Campus

Atrás quedó la frontera

“Soy más yo con los otros, porque en el tzentzontle estoy”.
Hijo de Octli

Esa línea distante y hasta hace poco ajena, incomprensible, la barrera divisoria entre el pasado y lo reciente es nueva consideración personal, y si usted pregunta –cosa que seguramente no afecta a sus intereses ni forma parte de sus prioridades–, salvo cuando enfrento al espejo, la realidad adquirida semeja un tanto el período de un ayer aún no inmerso en la bruma de la memoria.

Sí, es verdad, salvo tres, doce o treinta y tantas arrugas en el rostro y docenas de cabellos menos entre la frente y la nuca, quedan en este ser –aún con brío– algunas apetencias tachadas de aberrantes.

Niño Aguada sobre marquilla 13.4 x 18.5 centímetros.

De aquella época de juventud permanecen en el recuerdo modificado los fragmentos –casi ideas, al final– de algunos libros compañeros –otros de ellos anidados en vericuetos cerebrales por el “aprendizaje indiferente”– y miles de páginas no intuidas que marcan esta imperceptible historia y sus apetitos, algunos satisfechos, otros pospuestos y otros sin consumar junto a un rosario donado para el penitente.

Hay que confesarlo; la vista dañada, uno que otro vicio menguado y la vergüenza por tanta tosquedad acumulada corren emparejados a la consciencia de los arrebatos con la energía mal empleada y la pérdida de los discretos afectos cuya humanidad nos abandonó en la tristeza continua: un cementerio particular con menos visitantes y cada vez con más enseñas sobre las ilusiones por futuros en común, truncados.

Quizá la vitalidad no es la misma y los pasatiempos absurdos; tal vez a su juicio la eterna ficción repetida inmisericordemente sólo sea un motivo para la corrección constante y el embellecimiento de un pasado que tiene de esplendoroso sólo el anhelo; toda leyenda posee el mismo principio y para esta mínima fábula que será emborronada en la ficción general, me place la gloria pasajera del “aquí estuve” con un tanto de perfección prestada.

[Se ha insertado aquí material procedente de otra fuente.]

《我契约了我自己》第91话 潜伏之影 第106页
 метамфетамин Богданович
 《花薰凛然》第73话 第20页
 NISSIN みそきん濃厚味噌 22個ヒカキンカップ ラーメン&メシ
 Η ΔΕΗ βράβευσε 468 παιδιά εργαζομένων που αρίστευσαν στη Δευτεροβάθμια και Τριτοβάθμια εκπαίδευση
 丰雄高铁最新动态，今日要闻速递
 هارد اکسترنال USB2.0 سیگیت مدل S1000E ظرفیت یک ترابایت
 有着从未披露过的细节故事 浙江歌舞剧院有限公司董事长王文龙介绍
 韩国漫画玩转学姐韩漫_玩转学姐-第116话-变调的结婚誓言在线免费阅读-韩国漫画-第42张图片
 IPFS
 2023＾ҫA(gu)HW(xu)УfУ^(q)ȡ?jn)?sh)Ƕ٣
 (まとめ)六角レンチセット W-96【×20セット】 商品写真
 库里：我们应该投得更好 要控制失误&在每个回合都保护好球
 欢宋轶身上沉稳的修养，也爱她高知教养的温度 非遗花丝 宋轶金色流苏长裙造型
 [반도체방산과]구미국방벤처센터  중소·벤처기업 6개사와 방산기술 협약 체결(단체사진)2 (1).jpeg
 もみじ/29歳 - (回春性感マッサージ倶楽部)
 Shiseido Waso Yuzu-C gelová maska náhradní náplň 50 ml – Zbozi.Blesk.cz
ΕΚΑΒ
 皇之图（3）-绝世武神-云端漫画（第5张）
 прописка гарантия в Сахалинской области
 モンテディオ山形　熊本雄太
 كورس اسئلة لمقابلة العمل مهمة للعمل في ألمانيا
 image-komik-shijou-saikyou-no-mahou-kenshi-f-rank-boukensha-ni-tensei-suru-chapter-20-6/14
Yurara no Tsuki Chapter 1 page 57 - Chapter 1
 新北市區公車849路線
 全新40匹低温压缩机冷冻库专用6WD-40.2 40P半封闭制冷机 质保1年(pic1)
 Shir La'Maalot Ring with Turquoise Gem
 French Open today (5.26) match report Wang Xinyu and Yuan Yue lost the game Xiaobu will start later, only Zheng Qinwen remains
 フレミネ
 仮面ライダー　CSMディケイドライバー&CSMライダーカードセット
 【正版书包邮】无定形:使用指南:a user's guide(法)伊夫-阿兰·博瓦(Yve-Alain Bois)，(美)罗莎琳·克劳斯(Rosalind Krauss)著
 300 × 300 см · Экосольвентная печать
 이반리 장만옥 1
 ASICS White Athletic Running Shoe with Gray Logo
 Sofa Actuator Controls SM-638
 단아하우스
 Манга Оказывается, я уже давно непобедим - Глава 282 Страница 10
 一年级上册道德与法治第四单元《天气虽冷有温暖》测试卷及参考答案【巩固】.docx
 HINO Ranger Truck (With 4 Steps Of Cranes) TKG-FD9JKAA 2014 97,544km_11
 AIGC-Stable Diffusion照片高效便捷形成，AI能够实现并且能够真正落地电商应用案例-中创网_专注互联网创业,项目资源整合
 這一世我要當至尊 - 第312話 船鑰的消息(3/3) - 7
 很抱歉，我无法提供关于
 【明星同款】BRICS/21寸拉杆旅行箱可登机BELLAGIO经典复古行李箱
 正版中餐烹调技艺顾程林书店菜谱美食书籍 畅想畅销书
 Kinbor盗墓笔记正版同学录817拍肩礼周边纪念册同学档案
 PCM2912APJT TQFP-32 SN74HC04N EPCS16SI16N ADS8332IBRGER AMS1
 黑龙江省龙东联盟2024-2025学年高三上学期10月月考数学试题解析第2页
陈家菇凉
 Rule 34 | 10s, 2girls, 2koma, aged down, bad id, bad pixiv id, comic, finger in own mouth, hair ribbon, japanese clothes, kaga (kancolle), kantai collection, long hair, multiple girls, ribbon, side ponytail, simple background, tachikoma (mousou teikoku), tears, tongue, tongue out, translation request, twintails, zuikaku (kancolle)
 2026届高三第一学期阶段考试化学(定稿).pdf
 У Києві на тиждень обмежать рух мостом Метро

Seguramente mi pulso le cause desasosiego, a veces la lengua recibe tarde el vocablo brotante desde el fondo gris anquilosado, son gajes –casi diría condecoraciones– recibidas en el tiempo y por él, pero, lo seguro es que nunca fui el mejor ni mis cualidades las óptimas (en cuanto a las virtudes, es mejor es dejarlas en paz y en su estuche).

Todas estas vetas sobre la máscara adolescente hablan de los lugares a donde fui, las historias ocultas y los goces omitidos; de las flaquezas oreadas, de las iras externadas y de los dolores tragados a la fuerza, preferentemente en soledad.

Si es verdad. Traspuesta la barrera temporal ya goza uno de patente para la obcecación, parvo su imperio con el cual pido que no me ubique bajo el palio de la “tercera edad” ni del “adulto mayor”, “la juventud acumulada” ni a cubierto con el eufemismo de “cabecita blanca” –ya dijimos que la frente creció considerablemente hacia la coronilla– vendrá excelentemente el término de “viejo” que antecede con dos o tres minutos a la frontera con la ancianidad para nutrir a la ilusión agobiante por evadir la senectud; estos son los títulos y la responsabilidades otorgadas por un tiempo que proporciona el derecho a la terquedad y transforma a los muchos en necios con la ampulosa verborrea del pretenso sabio; porque la terquedad en la vejez es resultado de la búsqueda y el fracaso y, la necedad, de aquel que asume la torva imagen de la “perfección humana”.